Yale will strengthen teaching on race and ethnicity, its president says
Responding to student demonstrations and demands related to the racial climate at Yale University, its president, Peter Salovey, introduced a host of initiatives and promises in a letter to alumni on Tuesday.
The changes would include creating a “prominent university center” for studies of race and ethnicity, and the addition of four faculty positions.
“It is clear that we need to make significant changes so that all members of our community truly feel welcome and can participate equally in the activities of the university, and to reaffirm and reinforce our commitment to a campus where hatred and discrimination have no place,” he wrote.
Other announced changes include adding teaching staff members and courses to address race and ethnicity, doubling the budgets for four cultural centers, modifying financial aid polices for low-income students and scheduling counselors at the cultural centers. Administrators would receive antidiscrimination training, the school would review its reporting system for discrimination, and the Committee for Public Art would solicit ideas for better celebrating diversity.

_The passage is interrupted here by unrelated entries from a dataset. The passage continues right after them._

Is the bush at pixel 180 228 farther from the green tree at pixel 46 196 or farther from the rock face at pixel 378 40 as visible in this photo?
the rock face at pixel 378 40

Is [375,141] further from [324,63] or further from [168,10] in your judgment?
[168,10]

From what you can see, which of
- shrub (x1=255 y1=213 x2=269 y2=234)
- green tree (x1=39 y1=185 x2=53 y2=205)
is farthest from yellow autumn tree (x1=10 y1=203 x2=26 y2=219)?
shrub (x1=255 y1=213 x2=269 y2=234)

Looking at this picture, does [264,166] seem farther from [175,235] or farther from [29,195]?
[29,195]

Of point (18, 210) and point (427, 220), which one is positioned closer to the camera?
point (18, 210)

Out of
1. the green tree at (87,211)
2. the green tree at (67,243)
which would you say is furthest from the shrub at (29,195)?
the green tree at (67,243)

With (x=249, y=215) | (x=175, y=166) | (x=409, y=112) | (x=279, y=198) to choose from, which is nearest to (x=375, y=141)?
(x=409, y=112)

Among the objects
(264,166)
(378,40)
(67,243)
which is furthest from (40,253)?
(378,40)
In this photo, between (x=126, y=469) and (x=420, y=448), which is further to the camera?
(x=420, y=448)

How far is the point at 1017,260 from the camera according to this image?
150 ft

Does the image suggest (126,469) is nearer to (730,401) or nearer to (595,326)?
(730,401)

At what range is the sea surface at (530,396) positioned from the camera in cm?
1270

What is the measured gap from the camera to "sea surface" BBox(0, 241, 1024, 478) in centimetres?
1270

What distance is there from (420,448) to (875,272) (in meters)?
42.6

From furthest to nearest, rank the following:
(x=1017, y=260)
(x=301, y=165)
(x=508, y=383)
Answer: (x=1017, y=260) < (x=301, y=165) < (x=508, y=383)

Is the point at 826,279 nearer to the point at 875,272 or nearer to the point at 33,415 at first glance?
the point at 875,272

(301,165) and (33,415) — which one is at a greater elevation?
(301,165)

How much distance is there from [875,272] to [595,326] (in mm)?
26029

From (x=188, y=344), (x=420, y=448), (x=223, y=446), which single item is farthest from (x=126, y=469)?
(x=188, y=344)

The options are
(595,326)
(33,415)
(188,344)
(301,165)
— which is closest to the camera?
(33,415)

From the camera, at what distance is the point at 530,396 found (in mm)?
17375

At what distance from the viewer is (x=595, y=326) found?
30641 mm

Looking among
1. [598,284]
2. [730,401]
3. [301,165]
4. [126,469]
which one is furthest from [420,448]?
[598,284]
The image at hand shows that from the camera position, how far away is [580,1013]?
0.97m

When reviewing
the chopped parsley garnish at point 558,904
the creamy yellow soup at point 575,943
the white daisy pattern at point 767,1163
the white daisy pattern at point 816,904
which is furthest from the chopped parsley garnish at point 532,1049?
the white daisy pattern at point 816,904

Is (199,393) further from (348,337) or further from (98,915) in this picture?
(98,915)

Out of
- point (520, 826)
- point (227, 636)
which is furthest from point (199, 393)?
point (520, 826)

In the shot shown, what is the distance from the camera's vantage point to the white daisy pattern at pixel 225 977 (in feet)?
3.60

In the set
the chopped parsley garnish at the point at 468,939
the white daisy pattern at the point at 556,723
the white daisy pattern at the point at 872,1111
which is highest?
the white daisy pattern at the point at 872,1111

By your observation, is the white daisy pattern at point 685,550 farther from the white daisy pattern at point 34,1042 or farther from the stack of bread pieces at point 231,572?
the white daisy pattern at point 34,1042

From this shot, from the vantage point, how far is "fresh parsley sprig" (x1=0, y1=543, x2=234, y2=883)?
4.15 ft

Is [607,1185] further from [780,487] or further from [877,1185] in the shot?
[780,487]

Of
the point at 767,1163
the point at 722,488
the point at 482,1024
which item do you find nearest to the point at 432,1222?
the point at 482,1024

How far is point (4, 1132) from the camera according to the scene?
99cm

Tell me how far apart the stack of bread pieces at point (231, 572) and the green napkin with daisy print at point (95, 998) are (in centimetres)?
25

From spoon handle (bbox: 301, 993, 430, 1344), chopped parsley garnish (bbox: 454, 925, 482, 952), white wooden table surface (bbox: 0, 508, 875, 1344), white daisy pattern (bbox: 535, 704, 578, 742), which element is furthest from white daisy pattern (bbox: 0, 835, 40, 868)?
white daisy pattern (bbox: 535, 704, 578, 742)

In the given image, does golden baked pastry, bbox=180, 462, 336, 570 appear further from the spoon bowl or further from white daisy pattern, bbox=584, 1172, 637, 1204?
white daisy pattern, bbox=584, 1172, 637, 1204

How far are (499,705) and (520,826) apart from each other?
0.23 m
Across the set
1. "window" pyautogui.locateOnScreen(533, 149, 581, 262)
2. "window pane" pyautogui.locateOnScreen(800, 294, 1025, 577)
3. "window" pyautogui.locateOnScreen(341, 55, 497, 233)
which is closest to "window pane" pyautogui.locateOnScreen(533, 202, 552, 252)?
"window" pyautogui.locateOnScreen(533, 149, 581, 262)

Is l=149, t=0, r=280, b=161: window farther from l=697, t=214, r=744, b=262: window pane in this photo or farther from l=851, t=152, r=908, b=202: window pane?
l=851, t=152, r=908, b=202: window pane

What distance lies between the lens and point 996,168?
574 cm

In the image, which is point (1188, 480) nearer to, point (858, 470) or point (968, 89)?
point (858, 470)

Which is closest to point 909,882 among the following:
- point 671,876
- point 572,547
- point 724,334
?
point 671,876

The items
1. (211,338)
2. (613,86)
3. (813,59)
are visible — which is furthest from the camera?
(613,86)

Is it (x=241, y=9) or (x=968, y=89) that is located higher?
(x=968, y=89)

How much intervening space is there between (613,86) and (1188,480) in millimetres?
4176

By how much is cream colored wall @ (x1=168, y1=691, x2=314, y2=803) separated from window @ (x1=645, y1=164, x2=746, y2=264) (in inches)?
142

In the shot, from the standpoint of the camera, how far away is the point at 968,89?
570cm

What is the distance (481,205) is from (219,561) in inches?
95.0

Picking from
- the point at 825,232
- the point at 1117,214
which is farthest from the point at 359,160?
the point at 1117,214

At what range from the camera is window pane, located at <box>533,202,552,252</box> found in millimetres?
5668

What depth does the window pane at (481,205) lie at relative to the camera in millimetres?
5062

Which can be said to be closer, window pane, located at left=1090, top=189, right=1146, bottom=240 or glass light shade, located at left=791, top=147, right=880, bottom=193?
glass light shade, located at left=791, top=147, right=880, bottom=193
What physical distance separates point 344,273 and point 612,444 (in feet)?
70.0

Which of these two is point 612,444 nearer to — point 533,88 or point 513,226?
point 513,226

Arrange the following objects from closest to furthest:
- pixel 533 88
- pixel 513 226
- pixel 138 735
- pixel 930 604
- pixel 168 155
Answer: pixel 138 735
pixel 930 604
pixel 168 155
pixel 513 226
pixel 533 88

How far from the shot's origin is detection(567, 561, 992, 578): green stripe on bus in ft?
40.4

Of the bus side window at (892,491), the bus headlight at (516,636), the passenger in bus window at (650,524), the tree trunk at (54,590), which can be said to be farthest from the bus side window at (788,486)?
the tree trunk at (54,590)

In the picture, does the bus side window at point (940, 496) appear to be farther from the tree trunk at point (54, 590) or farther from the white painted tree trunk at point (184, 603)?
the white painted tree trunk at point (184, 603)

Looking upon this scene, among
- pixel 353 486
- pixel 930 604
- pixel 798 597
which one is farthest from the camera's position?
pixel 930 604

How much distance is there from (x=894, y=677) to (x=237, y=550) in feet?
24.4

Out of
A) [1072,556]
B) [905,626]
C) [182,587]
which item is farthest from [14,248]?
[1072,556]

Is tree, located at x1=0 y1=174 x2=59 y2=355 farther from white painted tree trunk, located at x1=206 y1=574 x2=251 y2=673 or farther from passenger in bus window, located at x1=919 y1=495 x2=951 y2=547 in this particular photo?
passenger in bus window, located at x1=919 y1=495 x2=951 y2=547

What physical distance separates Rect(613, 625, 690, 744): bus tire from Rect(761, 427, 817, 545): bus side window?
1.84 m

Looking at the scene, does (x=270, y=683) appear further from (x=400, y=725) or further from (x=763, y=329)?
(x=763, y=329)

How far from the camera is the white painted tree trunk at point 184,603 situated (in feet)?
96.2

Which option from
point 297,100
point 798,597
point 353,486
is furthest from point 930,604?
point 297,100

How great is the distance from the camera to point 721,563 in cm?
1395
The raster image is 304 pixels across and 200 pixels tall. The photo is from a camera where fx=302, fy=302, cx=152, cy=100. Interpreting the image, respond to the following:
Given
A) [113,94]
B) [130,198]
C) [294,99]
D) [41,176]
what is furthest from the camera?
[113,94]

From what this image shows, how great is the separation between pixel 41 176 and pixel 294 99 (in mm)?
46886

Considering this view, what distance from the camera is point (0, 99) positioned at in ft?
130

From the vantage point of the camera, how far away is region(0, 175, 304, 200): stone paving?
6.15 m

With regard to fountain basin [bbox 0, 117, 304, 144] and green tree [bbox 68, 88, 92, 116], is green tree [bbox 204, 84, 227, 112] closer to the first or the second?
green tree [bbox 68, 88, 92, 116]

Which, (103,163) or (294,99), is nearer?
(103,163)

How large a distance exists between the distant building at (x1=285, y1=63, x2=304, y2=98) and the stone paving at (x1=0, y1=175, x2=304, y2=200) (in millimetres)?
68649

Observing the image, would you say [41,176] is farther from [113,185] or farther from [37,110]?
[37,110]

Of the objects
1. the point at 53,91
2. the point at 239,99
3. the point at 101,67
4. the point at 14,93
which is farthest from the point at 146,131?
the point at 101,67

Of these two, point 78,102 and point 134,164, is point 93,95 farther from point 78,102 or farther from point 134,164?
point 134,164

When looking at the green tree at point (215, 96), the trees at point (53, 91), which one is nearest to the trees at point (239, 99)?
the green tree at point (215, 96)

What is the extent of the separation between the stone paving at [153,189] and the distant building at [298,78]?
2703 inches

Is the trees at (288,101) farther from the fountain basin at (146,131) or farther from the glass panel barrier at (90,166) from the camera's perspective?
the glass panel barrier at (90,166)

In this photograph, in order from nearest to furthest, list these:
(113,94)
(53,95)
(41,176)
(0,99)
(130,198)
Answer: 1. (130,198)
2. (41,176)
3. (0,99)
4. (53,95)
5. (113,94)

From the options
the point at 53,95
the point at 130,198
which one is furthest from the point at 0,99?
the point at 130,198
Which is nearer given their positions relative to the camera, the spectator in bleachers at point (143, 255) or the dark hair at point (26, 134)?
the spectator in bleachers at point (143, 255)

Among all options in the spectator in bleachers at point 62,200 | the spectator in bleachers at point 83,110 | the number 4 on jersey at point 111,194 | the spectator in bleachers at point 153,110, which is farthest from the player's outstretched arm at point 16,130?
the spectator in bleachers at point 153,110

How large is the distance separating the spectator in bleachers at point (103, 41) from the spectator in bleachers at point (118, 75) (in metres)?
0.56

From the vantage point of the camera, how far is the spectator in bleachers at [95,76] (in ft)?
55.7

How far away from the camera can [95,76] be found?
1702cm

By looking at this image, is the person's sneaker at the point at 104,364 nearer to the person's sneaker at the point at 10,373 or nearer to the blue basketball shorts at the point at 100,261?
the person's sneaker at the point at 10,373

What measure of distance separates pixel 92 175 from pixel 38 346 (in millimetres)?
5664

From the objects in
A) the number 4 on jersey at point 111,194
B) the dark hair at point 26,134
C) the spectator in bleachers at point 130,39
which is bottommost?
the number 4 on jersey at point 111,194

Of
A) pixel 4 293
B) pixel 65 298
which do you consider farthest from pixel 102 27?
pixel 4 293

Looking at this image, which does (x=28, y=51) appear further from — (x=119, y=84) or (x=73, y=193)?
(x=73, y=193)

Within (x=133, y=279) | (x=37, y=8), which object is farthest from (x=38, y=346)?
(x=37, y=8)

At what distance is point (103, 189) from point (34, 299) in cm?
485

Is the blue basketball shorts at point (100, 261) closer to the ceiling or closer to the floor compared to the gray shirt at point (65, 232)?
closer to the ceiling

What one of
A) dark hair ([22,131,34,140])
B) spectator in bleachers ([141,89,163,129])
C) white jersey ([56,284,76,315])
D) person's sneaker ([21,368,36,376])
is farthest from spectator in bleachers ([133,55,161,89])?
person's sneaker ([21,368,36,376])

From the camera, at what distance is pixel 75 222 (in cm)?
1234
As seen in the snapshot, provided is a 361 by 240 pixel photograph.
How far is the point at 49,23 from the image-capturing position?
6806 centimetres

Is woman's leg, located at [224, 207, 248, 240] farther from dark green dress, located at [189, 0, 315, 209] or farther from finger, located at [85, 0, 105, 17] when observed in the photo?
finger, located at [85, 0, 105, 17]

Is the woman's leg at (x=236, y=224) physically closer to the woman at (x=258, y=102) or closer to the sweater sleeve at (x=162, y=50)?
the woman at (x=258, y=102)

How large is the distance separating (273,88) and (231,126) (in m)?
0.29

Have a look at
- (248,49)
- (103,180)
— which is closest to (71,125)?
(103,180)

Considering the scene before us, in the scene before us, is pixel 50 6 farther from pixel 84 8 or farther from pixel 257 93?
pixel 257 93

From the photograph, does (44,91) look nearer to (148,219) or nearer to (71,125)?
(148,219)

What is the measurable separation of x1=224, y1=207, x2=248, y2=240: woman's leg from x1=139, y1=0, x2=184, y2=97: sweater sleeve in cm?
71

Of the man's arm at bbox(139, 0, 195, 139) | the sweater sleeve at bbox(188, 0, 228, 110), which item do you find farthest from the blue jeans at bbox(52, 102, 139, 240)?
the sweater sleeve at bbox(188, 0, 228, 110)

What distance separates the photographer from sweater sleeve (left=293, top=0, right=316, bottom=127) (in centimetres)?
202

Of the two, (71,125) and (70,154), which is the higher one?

In recent weeks, students have demonstrated against discrimination and a racially charged climate on campus, as a series of incidents on campus aligned with nationwide protests, like those at the University of Missouri. Student demands at Yale included requiring all undergraduates to take an ethnic studies class and renaming Calhoun College, which honors John C. Calhoun, a white supremacist who defended slavery.
“I’m constantly thinking about Calhoun the slave owner staring me down,” Maya Jenkins, a black sophomore assigned to the college, said in September.
Salovey said the university would hold meetings at which the public can “express their views” on the name, as well as two unnamed residential colleges that will open in 2017.
In early November, students accused administrators of being insensitive to concerns about Halloween costumes considered to be culturally offensive. After the university’s Intercultural Affairs Council advised student to avoid costumes featuring elements like feathered headdresses, turbans or blackface, Erika Christakis, a faculty member, wrote a dissenting email.
“Is there no room anymore for a child or young person to be a little bit obnoxious?” she wrote. “A little bit inappropriate or provocative or, yes, offensive?” She added, “American universities were once a safe space not only for maturation but also for a certain regressive, or even transgressive, experience; increasingly, it seems, they have become places of censure and prohibition.”
On Halloween, one black student accused a fraternity of holding a “white girls only” party, an allegation the fraternity denied.
The episodes led to protests, where administrators were accused of slowness to address or indifference to the problems of minority students.
“The efforts that we launch today, and the commitment to the core values they represent, must be continuous, ongoing, and shared by all of us,” Salovey wrote.